- SOURCE TEXT:
'''
It’s a plot worthy of a comic book. In some alternative universe, Nicolas Cage might have have been Superman.

Back in the ’90s, Warner Bros had greenlit Superman Lives, a moodier take on the Man of Steel mythos to be produced by Jon Peters, directed by Tim Burton, and starring Cage, then hot off an Oscar win for Leaving Las Vegas. The team caught the fascination of the comic zeitgeist, until an unfortunately-timed shot of a droopy-eyed Cage in superhero garb leaked and fan support soured. Two years, three scriptwriters, and a slew of concept art and costume tests later, the project was dead.

(14) J. W. Ocker, curator of OddThingsIveSeen.com, knows the harvest season is at hand, and that File 770 believes in “All Bradbury all the time.” Check out “Strange Stuff From My Study, Episode 4: Ray Bradbury’s Halloween Decorations”.
'''
- YOUR OBJECTIVE: List every person the source text above names with a given name or initials plus a surname.

- RECORD EXCERPTS:
'''
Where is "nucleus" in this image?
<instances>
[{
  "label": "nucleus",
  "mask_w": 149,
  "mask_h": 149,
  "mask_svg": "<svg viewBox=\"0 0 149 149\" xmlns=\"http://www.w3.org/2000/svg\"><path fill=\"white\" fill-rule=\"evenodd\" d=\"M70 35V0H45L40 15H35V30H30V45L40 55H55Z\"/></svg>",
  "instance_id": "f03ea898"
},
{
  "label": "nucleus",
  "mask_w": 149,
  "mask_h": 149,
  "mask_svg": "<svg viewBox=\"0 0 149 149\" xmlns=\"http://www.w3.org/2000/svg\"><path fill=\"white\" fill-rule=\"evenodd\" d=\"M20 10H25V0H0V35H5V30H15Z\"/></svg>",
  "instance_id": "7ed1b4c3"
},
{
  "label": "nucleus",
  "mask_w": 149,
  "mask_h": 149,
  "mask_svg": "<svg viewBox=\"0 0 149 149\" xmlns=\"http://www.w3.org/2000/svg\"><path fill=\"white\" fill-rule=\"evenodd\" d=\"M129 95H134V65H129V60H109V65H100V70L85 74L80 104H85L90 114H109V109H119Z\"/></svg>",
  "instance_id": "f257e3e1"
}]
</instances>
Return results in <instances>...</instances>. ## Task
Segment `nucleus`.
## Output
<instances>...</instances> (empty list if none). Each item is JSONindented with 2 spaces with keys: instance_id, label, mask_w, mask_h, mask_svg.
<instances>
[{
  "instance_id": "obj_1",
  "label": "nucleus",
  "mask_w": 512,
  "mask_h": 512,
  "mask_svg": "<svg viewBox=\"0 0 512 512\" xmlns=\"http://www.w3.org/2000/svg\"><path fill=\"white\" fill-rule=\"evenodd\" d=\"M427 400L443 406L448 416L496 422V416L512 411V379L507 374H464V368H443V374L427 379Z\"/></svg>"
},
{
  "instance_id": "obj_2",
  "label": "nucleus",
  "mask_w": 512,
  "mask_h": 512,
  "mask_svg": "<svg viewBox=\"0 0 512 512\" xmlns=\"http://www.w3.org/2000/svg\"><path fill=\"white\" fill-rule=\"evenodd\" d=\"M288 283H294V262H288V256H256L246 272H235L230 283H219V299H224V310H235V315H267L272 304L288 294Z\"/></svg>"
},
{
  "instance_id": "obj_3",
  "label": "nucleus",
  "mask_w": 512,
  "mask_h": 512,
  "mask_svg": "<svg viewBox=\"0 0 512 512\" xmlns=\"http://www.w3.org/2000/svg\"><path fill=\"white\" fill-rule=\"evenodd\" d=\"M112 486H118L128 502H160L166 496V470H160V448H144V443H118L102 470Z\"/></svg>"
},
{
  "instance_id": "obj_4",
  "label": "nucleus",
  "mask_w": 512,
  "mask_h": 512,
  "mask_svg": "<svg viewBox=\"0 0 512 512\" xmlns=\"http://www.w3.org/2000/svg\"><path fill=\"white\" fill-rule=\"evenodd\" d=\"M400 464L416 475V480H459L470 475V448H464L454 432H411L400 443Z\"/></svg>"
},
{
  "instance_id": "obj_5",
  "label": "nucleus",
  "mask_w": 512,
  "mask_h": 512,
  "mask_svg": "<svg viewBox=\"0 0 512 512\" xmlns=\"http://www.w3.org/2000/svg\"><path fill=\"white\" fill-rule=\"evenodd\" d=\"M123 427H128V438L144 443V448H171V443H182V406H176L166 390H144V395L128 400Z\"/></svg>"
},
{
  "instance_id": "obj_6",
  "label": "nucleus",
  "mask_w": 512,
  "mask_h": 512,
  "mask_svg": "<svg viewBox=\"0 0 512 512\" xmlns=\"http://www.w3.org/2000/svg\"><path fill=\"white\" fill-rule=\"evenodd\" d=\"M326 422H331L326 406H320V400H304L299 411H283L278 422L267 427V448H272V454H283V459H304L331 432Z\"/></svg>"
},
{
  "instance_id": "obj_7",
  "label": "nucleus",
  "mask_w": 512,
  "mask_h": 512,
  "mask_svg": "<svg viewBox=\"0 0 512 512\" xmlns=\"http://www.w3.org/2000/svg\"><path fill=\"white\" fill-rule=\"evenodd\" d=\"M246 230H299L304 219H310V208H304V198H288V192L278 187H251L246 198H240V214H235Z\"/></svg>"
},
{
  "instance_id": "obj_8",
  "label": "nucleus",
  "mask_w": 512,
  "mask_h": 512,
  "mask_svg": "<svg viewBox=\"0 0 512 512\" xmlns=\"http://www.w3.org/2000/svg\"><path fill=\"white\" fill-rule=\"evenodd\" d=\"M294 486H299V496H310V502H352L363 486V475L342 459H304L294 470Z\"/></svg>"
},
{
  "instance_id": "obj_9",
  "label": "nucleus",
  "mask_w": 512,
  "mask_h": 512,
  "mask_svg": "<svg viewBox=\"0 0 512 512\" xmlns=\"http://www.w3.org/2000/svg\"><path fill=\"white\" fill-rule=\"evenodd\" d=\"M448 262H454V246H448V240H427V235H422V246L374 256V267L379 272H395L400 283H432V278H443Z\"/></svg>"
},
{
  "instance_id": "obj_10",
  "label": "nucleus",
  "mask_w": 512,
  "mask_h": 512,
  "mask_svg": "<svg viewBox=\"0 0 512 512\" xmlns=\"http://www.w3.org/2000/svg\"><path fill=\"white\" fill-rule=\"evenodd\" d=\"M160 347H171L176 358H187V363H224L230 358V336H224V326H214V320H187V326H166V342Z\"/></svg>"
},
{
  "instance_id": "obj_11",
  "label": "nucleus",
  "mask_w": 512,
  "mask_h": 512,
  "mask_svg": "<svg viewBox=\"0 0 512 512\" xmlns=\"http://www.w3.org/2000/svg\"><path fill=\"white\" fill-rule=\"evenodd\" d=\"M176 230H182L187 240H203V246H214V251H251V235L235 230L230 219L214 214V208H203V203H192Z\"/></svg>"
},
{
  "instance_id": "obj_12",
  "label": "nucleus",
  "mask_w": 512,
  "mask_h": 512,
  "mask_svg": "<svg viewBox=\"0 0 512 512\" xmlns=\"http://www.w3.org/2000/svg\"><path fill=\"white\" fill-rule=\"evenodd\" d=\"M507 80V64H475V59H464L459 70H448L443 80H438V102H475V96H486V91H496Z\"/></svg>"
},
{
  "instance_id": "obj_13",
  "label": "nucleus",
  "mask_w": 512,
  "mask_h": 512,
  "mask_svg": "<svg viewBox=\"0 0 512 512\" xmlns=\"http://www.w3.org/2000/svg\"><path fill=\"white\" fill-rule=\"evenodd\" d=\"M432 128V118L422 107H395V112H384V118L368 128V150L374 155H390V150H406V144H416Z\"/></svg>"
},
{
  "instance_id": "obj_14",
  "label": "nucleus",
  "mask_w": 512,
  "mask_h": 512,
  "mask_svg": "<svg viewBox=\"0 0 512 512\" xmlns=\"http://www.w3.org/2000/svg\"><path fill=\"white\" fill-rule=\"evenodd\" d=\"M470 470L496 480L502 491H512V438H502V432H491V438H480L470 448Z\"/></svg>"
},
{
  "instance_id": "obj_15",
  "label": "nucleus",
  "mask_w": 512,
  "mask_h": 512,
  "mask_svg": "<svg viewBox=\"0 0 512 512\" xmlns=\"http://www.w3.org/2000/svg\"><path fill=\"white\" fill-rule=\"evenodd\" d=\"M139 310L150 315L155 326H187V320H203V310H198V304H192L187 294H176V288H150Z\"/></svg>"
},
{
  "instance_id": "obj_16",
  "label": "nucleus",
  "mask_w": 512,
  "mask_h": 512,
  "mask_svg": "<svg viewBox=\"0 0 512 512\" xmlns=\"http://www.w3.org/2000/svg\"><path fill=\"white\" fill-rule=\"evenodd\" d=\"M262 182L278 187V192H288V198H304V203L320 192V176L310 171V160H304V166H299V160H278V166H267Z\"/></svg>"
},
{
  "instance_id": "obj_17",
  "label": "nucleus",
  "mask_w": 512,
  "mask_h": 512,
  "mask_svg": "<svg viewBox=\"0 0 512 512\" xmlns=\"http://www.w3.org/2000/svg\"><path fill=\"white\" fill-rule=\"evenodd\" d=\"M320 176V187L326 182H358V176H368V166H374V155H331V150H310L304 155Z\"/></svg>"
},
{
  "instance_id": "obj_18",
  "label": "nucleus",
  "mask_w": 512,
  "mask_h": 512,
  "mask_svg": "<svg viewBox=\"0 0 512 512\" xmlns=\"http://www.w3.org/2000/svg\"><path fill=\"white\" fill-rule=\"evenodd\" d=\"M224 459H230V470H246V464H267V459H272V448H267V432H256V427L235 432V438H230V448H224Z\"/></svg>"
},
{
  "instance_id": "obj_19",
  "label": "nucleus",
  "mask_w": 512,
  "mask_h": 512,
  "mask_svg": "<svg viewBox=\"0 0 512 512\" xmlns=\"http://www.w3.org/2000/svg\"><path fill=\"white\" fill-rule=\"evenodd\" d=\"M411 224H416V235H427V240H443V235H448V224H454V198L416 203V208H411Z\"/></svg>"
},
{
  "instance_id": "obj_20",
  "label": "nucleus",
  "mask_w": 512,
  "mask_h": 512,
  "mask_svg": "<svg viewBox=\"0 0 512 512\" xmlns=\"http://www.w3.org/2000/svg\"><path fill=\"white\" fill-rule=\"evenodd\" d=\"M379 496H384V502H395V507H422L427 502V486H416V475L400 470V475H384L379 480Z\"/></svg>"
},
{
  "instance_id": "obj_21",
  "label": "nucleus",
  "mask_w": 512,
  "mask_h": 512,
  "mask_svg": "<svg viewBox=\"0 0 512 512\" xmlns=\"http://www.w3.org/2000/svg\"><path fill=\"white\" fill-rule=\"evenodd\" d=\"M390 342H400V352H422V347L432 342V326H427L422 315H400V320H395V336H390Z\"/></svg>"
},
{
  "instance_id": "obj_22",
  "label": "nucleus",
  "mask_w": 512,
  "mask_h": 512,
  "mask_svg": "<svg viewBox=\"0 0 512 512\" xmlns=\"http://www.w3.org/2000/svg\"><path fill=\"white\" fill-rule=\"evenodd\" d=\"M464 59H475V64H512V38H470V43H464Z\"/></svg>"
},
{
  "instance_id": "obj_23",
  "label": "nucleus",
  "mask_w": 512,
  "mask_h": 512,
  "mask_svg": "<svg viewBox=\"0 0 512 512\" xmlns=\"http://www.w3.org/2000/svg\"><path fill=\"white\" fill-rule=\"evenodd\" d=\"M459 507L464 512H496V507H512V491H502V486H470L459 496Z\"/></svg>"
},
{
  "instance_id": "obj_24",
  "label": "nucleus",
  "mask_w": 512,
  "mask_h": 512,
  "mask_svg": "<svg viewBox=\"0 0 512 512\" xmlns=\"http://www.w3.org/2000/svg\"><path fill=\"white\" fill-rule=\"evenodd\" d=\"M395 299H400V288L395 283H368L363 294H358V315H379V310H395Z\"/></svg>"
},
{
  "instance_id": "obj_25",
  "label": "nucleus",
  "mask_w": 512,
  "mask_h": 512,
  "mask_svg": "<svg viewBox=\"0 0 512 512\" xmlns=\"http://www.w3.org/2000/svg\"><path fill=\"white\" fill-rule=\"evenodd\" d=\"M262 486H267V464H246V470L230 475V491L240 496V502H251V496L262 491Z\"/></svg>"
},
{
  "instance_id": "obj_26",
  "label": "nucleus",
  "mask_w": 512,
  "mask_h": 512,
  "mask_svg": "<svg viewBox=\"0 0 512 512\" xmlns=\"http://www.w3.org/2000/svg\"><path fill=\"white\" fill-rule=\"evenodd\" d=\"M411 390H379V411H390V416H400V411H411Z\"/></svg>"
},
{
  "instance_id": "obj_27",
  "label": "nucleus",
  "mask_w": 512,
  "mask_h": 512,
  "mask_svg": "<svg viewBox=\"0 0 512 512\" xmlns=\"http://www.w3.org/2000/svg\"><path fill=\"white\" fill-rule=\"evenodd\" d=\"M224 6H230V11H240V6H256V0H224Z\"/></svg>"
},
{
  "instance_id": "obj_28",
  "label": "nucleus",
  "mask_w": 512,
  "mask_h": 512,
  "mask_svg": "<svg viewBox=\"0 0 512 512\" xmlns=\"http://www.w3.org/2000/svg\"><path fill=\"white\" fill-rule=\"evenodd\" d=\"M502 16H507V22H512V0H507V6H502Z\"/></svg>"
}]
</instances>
'''
- RESPONSE TO THE TASK: Nicolas Cage, Jon Peters, Tim Burton, J. W. Ocker, Ray Bradbury